Pictures are to be left out, and the rest of the records reproduced exactly.

Stored entries:
——
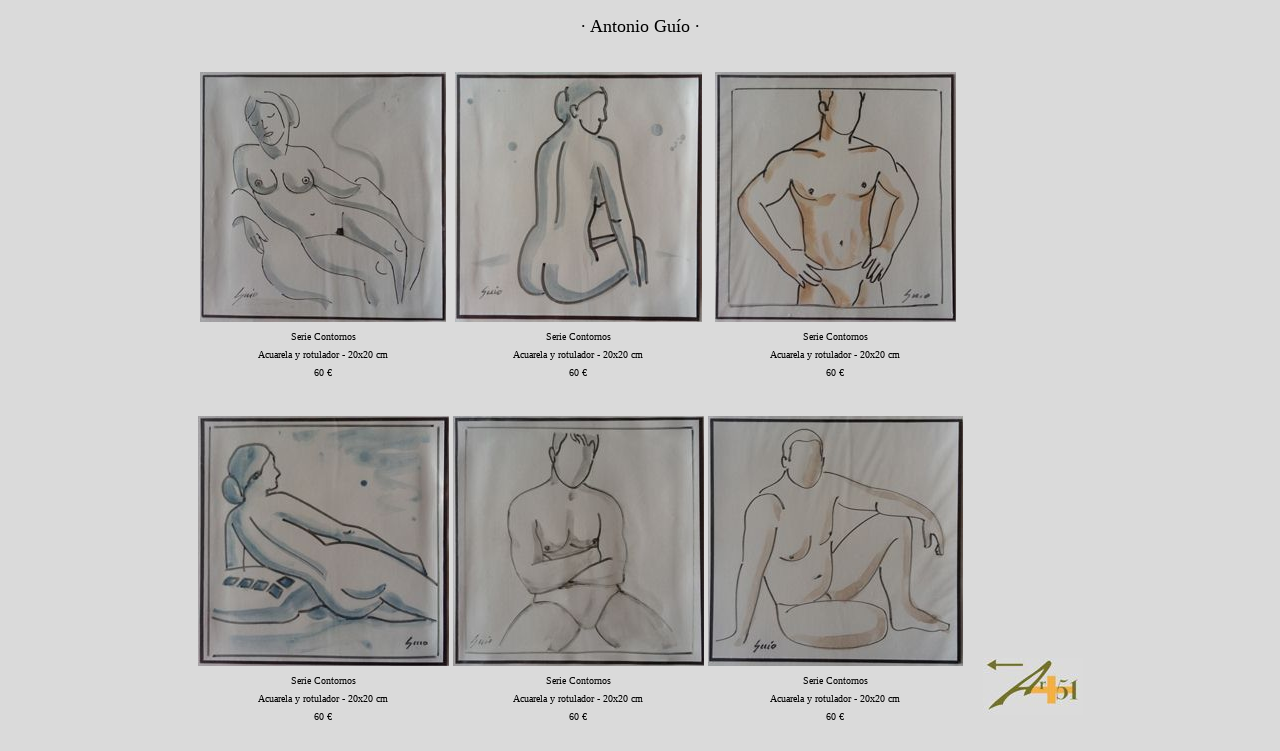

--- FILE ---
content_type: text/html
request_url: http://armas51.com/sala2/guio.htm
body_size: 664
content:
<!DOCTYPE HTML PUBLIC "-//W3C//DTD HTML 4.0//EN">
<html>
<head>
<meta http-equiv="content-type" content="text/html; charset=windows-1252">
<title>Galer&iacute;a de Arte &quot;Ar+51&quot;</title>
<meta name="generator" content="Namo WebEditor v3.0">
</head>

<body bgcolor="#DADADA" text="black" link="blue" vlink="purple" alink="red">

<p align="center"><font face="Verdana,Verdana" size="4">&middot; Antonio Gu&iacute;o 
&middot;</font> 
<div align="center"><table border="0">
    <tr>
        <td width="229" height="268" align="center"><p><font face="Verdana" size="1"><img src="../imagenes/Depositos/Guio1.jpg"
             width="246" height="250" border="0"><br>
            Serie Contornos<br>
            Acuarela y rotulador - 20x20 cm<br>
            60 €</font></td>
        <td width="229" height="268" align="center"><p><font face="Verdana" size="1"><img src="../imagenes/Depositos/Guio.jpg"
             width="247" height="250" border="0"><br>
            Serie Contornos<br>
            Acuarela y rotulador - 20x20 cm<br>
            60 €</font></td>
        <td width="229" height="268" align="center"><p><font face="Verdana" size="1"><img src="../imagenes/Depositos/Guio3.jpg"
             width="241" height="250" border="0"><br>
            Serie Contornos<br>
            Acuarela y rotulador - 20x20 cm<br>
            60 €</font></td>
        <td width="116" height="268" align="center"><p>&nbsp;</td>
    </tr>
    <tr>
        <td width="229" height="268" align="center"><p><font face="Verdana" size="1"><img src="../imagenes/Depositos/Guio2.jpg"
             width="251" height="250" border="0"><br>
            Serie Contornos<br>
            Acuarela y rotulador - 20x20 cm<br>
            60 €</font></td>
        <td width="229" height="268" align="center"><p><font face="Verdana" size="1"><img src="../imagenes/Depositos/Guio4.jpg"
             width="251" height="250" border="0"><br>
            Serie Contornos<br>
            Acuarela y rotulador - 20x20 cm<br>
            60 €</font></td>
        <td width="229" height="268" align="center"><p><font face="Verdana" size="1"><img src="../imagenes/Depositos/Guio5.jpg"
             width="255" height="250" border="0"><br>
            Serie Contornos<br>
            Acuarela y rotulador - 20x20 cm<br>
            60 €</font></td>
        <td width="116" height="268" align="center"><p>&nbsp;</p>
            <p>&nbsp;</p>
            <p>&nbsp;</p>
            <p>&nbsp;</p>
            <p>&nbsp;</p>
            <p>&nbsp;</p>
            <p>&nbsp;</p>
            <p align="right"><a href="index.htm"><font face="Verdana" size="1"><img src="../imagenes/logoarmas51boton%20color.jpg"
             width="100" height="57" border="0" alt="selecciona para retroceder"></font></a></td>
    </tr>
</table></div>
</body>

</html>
——
YOUR RESPONSE
--- FILE ---
content_type: text/html
request_url: http://armas51.com/sala2/guio.htm
body_size: 664
content:
<!DOCTYPE HTML PUBLIC "-//W3C//DTD HTML 4.0//EN">
<html>
<head>
<meta http-equiv="content-type" content="text/html; charset=windows-1252">
<title>Galer&iacute;a de Arte &quot;Ar+51&quot;</title>
<meta name="generator" content="Namo WebEditor v3.0">
</head>

<body bgcolor="#DADADA" text="black" link="blue" vlink="purple" alink="red">

<p align="center"><font face="Verdana,Verdana" size="4">&middot; Antonio Gu&iacute;o 
&middot;</font> 
<div align="center"><table border="0">
    <tr>
        <td width="229" height="268" align="center"><p><font face="Verdana" size="1"><img src="../imagenes/Depositos/Guio1.jpg"
             width="246" height="250" border="0"><br>
            Serie Contornos<br>
            Acuarela y rotulador - 20x20 cm<br>
            60 €</font></td>
        <td width="229" height="268" align="center"><p><font face="Verdana" size="1"><img src="../imagenes/Depositos/Guio.jpg"
             width="247" height="250" border="0"><br>
            Serie Contornos<br>
            Acuarela y rotulador - 20x20 cm<br>
            60 €</font></td>
        <td width="229" height="268" align="center"><p><font face="Verdana" size="1"><img src="../imagenes/Depositos/Guio3.jpg"
             width="241" height="250" border="0"><br>
            Serie Contornos<br>
            Acuarela y rotulador - 20x20 cm<br>
            60 €</font></td>
        <td width="116" height="268" align="center"><p>&nbsp;</td>
    </tr>
    <tr>
        <td width="229" height="268" align="center"><p><font face="Verdana" size="1"><img src="../imagenes/Depositos/Guio2.jpg"
             width="251" height="250" border="0"><br>
            Serie Contornos<br>
            Acuarela y rotulador - 20x20 cm<br>
            60 €</font></td>
        <td width="229" height="268" align="center"><p><font face="Verdana" size="1"><img src="../imagenes/Depositos/Guio4.jpg"
             width="251" height="250" border="0"><br>
            Serie Contornos<br>
            Acuarela y rotulador - 20x20 cm<br>
            60 €</font></td>
        <td width="229" height="268" align="center"><p><font face="Verdana" size="1"><img src="../imagenes/Depositos/Guio5.jpg"
             width="255" height="250" border="0"><br>
            Serie Contornos<br>
            Acuarela y rotulador - 20x20 cm<br>
            60 €</font></td>
        <td width="116" height="268" align="center"><p>&nbsp;</p>
            <p>&nbsp;</p>
            <p>&nbsp;</p>
            <p>&nbsp;</p>
            <p>&nbsp;</p>
            <p>&nbsp;</p>
            <p>&nbsp;</p>
            <p align="right"><a href="index.htm"><font face="Verdana" size="1"><img src="../imagenes/logoarmas51boton%20color.jpg"
             width="100" height="57" border="0" alt="selecciona para retroceder"></font></a></td>
    </tr>
</table></div>
</body>

</html>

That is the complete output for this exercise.